A Windows Forms application of ours pulls records from a view on SQL Server through ADO.NET and a SOAP web service, displaying them in a data grid. We have had several cases with ~25,000 rows, which works relatively smoothly, but a potential customer needs to have many times that much in a single list.

To figure out how well we scale right now, and how (and how far) we can realistically improve, I'd like to implement a simulation: instead of displaying actual data, have the SQL Server send fictional, random data. The client and transport side would be mostly the same; the view (or at least the underlying table) would of course work differently. The user specifies the amount of fictional rows (e.g. 100,000).

For the time being, I just want to know how long it takes for the client to retrieve and process the data and is just about ready to display it.

What I'm trying to figure out is this: how do I make the SQL Server send such data?

Do I:

  1. Create a stored procedure that has to be run beforehand to fill an actual table?
  2. Create a function that I point the view to, thus having the server generate the data 'live'?
  3. Somehow replicate and/or randomize existing data?

The first option sounds to me like it would yield the results closest to the real world. Because the data is actually 'physically there', the SELECT query would be quite similar performance-wise to one on real data. However, it taxes the server with an otherwise meaningless operation. The fake data would also be backed up, as it would live in one and the same database — unless, of course, I delete the data after each benchmark run.

The second and third option tax the server while running the actual simulation, thus potentially giving unrealistically slow results.


In addition, I'm unsure how to create those rows, short of using a loop or cursor. I can use SELECT top <n> random1(), random2(), […] FROM foo if foo actually happens to have <n> entries, but otherwise I'll (obviously) only get as many rows as foo happens to have. A GROUP BY newid() or similar doesn't appear to do the trick.

A: 

If you want results you can rely on you need to make the testing scenario as realistic as possible, which makes option 1 by far your best bet. As you point out if you get results that aren't good enough with the other options you won't be sure that it wasn't due to the different database behaviour.

How you generate the data will depend to a large degree on the problem domain. Can you take data sets from multiple customers and merge them into a single mega-dataset? If the data is time series then maybe it can be duplicated over a different range.

Rob Walker
A: 

The data is typically CRM-like, i.e. contacts, projects, etc.
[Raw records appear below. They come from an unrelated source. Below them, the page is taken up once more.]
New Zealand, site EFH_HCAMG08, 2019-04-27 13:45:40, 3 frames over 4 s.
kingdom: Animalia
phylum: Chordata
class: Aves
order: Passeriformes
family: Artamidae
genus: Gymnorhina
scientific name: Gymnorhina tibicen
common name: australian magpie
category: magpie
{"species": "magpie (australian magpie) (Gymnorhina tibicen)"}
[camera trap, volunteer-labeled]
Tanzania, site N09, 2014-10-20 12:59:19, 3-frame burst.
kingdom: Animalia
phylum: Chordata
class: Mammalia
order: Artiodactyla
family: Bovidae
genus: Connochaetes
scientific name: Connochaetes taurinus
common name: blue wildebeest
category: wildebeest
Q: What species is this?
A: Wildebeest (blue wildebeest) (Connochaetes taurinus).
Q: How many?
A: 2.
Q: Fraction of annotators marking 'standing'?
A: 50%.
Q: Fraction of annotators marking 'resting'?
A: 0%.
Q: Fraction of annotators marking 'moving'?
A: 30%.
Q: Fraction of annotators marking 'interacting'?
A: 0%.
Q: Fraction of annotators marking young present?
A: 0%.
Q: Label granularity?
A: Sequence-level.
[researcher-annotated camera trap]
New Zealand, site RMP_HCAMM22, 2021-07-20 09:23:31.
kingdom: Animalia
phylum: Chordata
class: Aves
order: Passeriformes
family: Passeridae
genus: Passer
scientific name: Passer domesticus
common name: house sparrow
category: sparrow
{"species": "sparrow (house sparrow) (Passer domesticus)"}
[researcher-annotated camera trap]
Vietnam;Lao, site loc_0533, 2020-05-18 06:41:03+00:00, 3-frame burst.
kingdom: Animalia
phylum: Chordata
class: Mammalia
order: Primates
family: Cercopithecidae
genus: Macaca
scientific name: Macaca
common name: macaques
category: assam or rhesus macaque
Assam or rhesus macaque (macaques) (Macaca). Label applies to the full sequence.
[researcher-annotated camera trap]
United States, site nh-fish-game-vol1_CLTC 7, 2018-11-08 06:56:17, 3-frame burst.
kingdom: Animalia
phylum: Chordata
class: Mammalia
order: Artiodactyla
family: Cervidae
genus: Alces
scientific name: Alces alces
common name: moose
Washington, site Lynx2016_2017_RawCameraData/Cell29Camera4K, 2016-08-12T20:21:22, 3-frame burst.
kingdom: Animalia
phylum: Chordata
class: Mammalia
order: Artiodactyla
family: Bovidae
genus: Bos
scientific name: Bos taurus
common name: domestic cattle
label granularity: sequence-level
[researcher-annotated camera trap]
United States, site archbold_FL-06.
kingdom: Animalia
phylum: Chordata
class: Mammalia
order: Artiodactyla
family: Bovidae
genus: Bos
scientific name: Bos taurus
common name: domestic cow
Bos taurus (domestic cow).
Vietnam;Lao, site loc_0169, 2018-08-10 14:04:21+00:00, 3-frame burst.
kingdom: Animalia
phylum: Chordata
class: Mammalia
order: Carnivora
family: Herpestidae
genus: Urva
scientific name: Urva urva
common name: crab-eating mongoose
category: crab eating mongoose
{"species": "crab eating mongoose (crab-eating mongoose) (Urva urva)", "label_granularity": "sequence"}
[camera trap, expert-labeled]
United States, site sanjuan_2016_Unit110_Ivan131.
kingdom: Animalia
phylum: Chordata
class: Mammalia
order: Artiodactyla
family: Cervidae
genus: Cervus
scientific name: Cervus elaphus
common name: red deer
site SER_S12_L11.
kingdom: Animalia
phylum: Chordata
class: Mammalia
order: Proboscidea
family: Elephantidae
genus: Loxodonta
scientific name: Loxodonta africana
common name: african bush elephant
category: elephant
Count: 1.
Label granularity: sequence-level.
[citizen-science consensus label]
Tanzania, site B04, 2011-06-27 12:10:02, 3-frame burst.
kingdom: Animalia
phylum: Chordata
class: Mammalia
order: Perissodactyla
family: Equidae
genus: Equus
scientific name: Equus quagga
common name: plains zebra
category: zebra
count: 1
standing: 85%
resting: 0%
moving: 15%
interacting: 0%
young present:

It would be fine to simply duplicate the data (e.g., if I only have 20,000 rows, I'll copy them five times to get my desired 100,000 rows). Merging, on the other hand, would only work if we never deploy the benchmarking tool publicly, for obvious privacy reasons (unless, of course, I apply a function to each column that renders the original data unintelligible beyond repair? Similar to a hashing function, only without modifying the value's size too much).

To populate the rows, perhaps something like this would do:

WHILE (SELECT count(1) FROM benchmark) < 100000
  INSERT INTO benchmark
  SELECT TOP 100000 * FROM actualData
Sören Kuklau
+2  A: 

For data for testing CRM type tables, I highly recommend fakenamegenerator.com, you can get 40,000 fake names for free.

SqlACID
+1  A: 

You didn't mention if you're using SQL Server 2008. If you use 2008 and you use Data Compression, be aware that random data will act very differently (slower) than real data. Random data is much harder to compress.

Quest Toad for SQL Server and Microsoft Visual Studio Data Dude both have test data generators that will put fake "real" data into records for you.

Brent Ozar
Good point. I've re-tagged my post; we're still using 2005.